Uwielbiam styczeń. Zapewne przez moje urodziny. Obchodzę je mentalnie cały miesiąc. Co roku wyczekuję śniegu i marzę, żeby był przez wszystkie styczniowe dni. W tym roku chmurki spisały się na medal. Gdy w piątek w Warszawie spadł ten przepiękny puch, mimo wielu obowiązków, wyskoczyłam z domu, zakładając najjaśniejsze ubrania jakie mam. Chodziłam ulicami mojego osiedla, uśmiechnięta od ucha do ucha. Czułam się wyjątkowo. Jasno, nieskazitelnie, młodo, nowo, lekko.
Teraz też delikatnie prószy. I paradoksalnie to trzyma mnie w ryzach. Moje oczy wodzą za pojedynczymi płatkami. Uspokajam się, wyciszam. I rozbrzmiewa głośno "Vaporous" Elsiane... A zaraz po tym "Unfurl" Katatonii. To wyjątkowe piosenki. Klimatyczne, przygaszone, z ogromem emocji w środku.

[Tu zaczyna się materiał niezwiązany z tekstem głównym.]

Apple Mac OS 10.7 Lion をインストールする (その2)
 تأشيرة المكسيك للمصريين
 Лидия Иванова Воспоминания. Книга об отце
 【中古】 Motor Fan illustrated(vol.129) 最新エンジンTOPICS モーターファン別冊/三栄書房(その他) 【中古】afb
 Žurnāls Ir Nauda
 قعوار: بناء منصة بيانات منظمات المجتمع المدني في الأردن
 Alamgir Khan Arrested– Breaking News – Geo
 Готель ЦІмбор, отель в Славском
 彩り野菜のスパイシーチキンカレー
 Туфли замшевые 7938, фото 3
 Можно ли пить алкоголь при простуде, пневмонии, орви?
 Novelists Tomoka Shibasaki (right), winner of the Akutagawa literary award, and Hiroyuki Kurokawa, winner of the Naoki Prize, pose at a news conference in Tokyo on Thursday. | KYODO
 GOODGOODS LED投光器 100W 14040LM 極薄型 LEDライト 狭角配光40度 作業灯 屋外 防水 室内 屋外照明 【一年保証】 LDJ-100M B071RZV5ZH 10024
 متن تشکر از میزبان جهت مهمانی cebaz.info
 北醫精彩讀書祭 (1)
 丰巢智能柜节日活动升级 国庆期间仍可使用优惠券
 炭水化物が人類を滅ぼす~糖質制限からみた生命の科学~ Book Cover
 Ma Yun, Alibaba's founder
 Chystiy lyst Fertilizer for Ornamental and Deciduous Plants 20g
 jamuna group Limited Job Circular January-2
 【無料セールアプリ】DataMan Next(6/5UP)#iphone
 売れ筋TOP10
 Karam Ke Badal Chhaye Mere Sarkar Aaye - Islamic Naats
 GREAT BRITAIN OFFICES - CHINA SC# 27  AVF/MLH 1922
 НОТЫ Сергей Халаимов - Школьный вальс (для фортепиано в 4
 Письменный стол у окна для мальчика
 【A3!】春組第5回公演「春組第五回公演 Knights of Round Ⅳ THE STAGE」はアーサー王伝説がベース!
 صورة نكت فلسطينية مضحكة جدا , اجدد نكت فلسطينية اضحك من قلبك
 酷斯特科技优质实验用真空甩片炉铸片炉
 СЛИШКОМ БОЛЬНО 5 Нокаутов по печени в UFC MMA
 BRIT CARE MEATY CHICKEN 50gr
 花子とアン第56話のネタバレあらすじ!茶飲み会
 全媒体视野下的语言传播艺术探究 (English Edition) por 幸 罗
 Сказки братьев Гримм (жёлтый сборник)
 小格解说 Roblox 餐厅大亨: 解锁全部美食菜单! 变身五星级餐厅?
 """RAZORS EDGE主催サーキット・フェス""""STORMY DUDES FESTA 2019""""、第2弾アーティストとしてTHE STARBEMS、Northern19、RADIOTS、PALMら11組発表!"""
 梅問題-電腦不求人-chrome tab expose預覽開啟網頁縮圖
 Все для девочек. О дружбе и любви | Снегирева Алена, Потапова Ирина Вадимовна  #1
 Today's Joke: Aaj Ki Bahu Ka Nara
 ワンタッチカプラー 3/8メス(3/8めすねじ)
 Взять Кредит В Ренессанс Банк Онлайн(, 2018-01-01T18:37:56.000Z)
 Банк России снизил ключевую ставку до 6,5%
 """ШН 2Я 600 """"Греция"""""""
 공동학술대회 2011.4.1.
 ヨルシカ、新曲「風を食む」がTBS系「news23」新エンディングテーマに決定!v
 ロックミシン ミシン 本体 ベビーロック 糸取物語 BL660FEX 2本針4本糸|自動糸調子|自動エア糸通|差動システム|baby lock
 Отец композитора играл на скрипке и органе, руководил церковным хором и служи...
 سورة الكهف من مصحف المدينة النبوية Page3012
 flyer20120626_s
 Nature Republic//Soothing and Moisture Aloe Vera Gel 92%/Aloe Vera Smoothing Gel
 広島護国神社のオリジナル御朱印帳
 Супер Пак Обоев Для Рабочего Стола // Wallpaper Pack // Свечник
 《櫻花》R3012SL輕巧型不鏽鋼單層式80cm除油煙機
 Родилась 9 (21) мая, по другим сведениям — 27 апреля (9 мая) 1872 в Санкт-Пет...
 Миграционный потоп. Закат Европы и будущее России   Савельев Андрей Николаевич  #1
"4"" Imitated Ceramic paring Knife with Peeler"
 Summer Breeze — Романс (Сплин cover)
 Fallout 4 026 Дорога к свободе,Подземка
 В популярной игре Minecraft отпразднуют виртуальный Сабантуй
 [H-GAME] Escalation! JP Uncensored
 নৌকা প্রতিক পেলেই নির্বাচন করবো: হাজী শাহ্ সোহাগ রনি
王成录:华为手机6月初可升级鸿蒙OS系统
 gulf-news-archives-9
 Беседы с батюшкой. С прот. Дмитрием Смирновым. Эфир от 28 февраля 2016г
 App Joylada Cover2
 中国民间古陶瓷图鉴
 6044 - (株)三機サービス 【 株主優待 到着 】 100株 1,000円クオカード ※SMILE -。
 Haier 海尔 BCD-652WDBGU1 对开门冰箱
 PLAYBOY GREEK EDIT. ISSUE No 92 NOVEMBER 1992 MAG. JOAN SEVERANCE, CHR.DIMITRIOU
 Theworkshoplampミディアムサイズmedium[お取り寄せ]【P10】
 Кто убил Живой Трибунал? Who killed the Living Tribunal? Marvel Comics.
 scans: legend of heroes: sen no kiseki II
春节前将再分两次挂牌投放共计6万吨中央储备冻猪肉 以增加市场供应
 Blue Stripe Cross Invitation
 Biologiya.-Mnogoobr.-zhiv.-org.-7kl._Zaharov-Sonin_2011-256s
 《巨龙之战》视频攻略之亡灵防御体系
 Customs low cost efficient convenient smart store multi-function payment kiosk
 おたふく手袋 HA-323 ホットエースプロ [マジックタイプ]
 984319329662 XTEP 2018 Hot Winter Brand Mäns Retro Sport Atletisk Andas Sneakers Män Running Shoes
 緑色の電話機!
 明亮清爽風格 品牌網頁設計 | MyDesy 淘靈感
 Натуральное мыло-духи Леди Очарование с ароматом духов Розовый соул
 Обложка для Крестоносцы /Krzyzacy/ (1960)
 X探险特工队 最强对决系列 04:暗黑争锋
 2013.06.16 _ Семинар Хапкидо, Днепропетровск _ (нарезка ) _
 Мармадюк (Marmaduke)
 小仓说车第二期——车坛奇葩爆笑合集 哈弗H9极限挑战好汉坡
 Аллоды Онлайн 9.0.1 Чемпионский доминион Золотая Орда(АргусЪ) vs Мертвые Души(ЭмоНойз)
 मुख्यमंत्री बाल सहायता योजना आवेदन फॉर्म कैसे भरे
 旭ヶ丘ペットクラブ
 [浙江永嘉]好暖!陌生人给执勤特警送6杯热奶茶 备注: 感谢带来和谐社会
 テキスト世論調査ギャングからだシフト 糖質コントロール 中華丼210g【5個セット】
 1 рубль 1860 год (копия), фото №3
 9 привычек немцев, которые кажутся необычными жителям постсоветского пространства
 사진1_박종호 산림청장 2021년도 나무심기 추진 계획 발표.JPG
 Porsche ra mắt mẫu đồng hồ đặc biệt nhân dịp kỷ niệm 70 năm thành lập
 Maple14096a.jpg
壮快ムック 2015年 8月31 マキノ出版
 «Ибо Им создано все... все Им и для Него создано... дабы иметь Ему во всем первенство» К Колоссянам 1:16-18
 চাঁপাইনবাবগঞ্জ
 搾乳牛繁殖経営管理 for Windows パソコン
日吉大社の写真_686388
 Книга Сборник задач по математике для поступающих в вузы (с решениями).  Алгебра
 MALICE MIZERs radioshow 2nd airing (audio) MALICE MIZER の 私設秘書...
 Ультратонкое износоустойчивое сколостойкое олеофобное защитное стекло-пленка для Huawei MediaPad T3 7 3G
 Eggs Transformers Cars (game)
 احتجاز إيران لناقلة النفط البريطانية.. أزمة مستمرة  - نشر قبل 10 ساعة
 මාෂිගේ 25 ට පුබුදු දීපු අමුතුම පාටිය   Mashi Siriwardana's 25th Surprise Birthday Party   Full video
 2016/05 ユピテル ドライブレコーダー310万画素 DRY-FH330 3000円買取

Miałabym nie słuchać muzyki w żałobie? Głośno mam nie słuchać? Ja tu gram koncert dla Dziadka. Niech słyszą całe niebiosa! A że ta muzyka melancholijna, smutna? "Spokojnie, Dziadku, przyjdzie czas na akordeon!... Przynajmniej teraz możesz ze mną być, nie jesteś więźniem swojego łóżka, ciała, zależności od świata. Piękne mam mieszkanie, prawda? ... A tu tak, tu wisi Twoje arcydzieło, na które od poniedziałku często patrzę. Byłeś... Jesteś bardzo zdolny. Rozpiera mnie duma, że i ja troszeczkę odziedziczyłam Twoich umiejętności. A po pogrzebie Twoim pojedziemy razem najpierw do Wieliszewa, na grób Twojego taty, a potem do Twoich rodzinnych stron. Pokażę Ci też moje ulubione miejsca w Warszawie. A Ty jeszcze raz opowiesz mi, jak szedłeś do niej na pieszo kilometrami, żeby oglądnąć ją po Powstaniu. Na koniec uśmiechniemy się do siebie i może nawet razem popłaczemy. A później, później będzie kolejny dzień, przyjdzie wiosna. Twoja ulubiona wiosna. Na wiosnę chciałeś zrobić wszystko. Więc co chciałbyś robić wiosenną porą? Pomożesz mi namalować obraz, o którym marzę od dawna?"...
...don't leave me alone
standing here for ever
hoping you how ever...
Czekam na Ciebie w moich snach.
E.
Brak komentarzy:
Prześlij komentarz
Jeśli masz jakieś przemyślenia związane z tym postem, to koniecznie podziel się ze mną! :)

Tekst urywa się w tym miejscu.